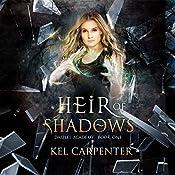 Heir of Shadows: Daizlei Academy, Book 1   Kel Carpenter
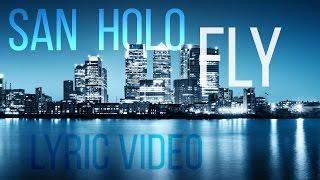 San Holo - Fly [Lyrics]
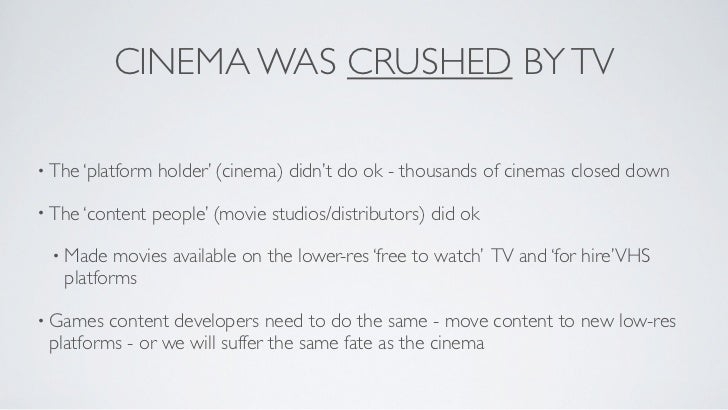 CINEMA WAS CRUSHED BY TV• The 'platform   holder' (cinema) didn't do ok - thousands of cinemas closed down• The 'content  ...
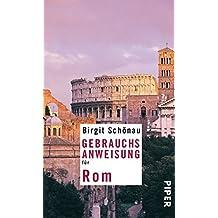 Gebrauchsanweisung für Rom: Überarbeitete und erweiterte Neuausgabe 2010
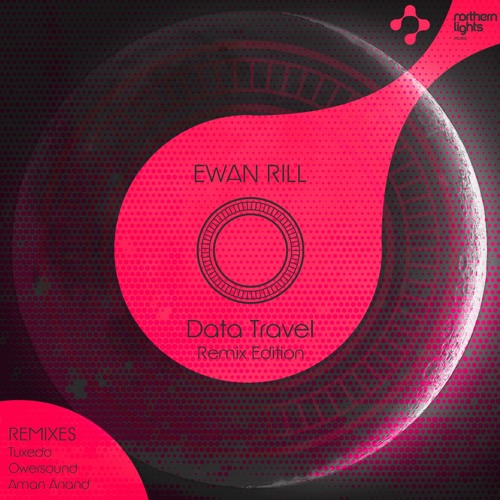Ewan Rill - Data Travel (Remix Edition) [Northern Lights Music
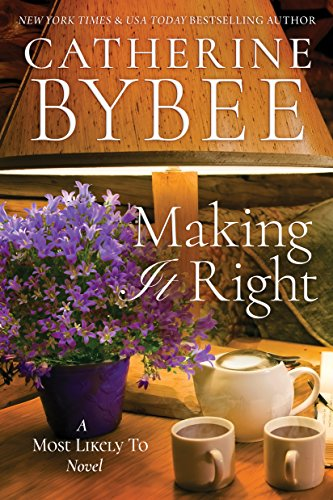 Making It Right (A Most Likely to Novel Book 3) Bybee, Catherine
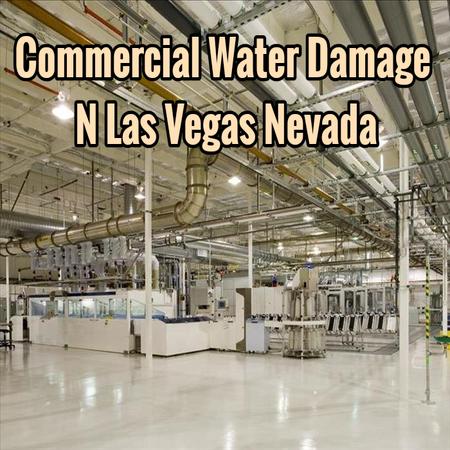 Commercial Water Damage N Las Vegas Nevada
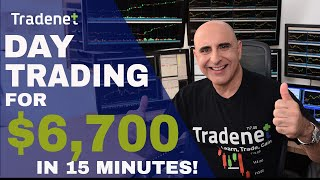 Live Day Trading for $6,700 in 15 Minutes!
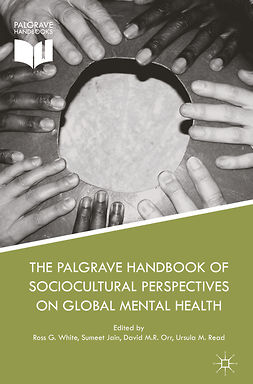 Jain, Sumeet - The Palgrave Handbook of Sociocultural Perspectives on Global Mental Health, ebook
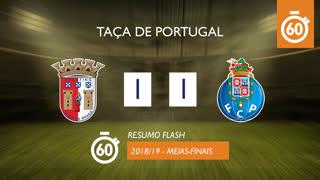 Taça de Portugal (Meias-Finais): Resumo Flash SC Braga 1-1 FC Porto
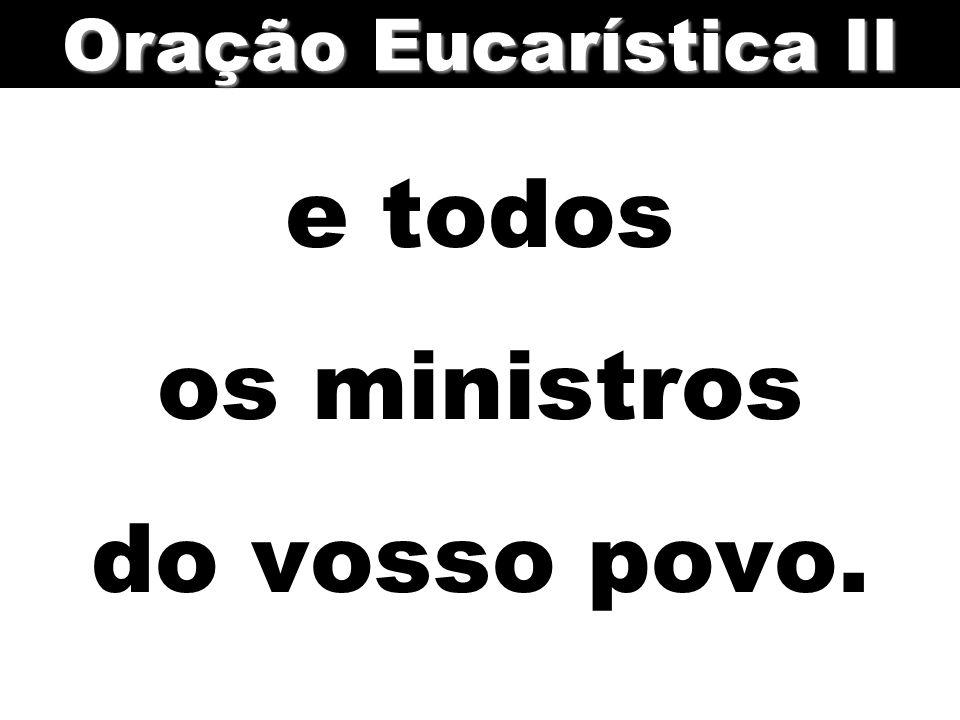 e todos os ministros do vosso povo.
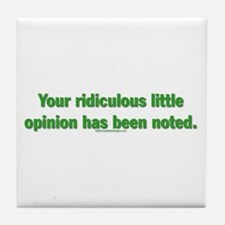 Your rediculous little opint Tile Coaster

## WHAT YOU WILL DO
With the pictures left out, output exactly the lines that begin at the line containing "Jain, Sumeet - The" and end at the last line of the material.

## SOLUTION TO THIS EXERCISE
 Jain, Sumeet - The Palgrave Handbook of Sociocultural Perspectives on Global Mental Health, ebook
 Taça de Portugal (Meias-Finais): Resumo Flash SC Braga 1-1 FC Porto
 e todos os ministros do vosso povo.
 Your rediculous little opint Tile Coaster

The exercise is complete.